Con la delicada liturgia de una sigilosa Geisha Liu oculta su identidad bajo el maquillaje blanco. El afeite debe borrar a los ojos de los espectadores cualquier realidad que les alcance para trasladarles a un mundo fabuloso. Cada noche, perfila las líneas de sus ojos, exagerando su belleza oriental dieciochesca, para que sea percibida desde el último rincón de la platea circense. Esculpe después su figura delicada y enérgica en una malla oceánica para realizar su acrobacia diaria en el número Ballet of light del Circo del Sol donde ocho contorsionistas brotarán en cadena vertical sobre la mínima base de la punta de un pie. La danza sobre la luz, escenificada sobre una docena de bombillas iluminadas, hincadas en una diminuta plataforma, expresa con figuras humanas la demostración de que lo imposible no es cierto y que se convierte en verdad por el esfuerzo del Ser.

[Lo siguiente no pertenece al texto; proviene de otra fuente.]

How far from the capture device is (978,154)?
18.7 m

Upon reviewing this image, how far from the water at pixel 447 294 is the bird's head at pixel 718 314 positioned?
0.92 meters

Liu y su tropa de gimnastas manaron tras el telón en un vertiginoso puzzle carnal, cuando al segundo compás de la música, una lámpara de cristal, en un latigazo traidor, desobedeció su trayecto coreográfico contra la cabeza de Liu donde se hizo añicos. La efigie humana se desintegró con tal finura que el público desconcertado ni si quiera espetó el gemido de un gato dolorido. Las acróbatas recompusieron inmediatamente su semblante. La punta del pie colocado sobre la bombilla, la pierna izquierda edificada en paralelo al tronco, y el pié en ángulo recto contra la oreja como base para otra equilibrista que acomodaba la puntera del suyo. Y al final, la bella sonrisa de un maquillaje oriental que comenzaba de desvanecerse en lágrimas.
Liu soportaba la interminable función, sumergida en el intenso dolor con un sonriente gesto, mientras un incontrolable surco de sangre aniquilaba la imposible fantasía exteriorizando la verdad de lo real. Lágrimas taciturnas de una acróbata que negaba el mal y anteponía la profesionalidad. Sin dolor no hay triunfo. Liu, se convertía en el símbolo de cientos de gimnastas, trapecistas, contorsionistas, acróbatas, funambulistas que dedican su vida a retar a la tortura, a convertir en varas de goma sus huesos, a forzar a las rótulas hasta el giro completo, a que las contorsiones no encuentren límites en el movimiento. Liu y su tropa, además de un fascinante espectáculo desbordante de bellezas inverosímiles son ejemplo del trabajo continuo, de la disciplina, el sacrificio y que el dolor es algo íntimo e intransferible.
Lui Ping finalizó a la perfección su obra. El espectáculo se suspendió durante varios minutos para ser atendida por el servicio de urgencias. Una mopa borró los cristales rotos que hacían peligrar a las gimnastas. El espectáculo continuó después y en el momento de los aplausos finales Liu no salió a recibirlos. Había sido trasladada al hospital donde le pusieron tres grapas en la cabeza; una cicatriz que será callada tras un maquillaje blanco tan silencioso como los pasos de una Geisha.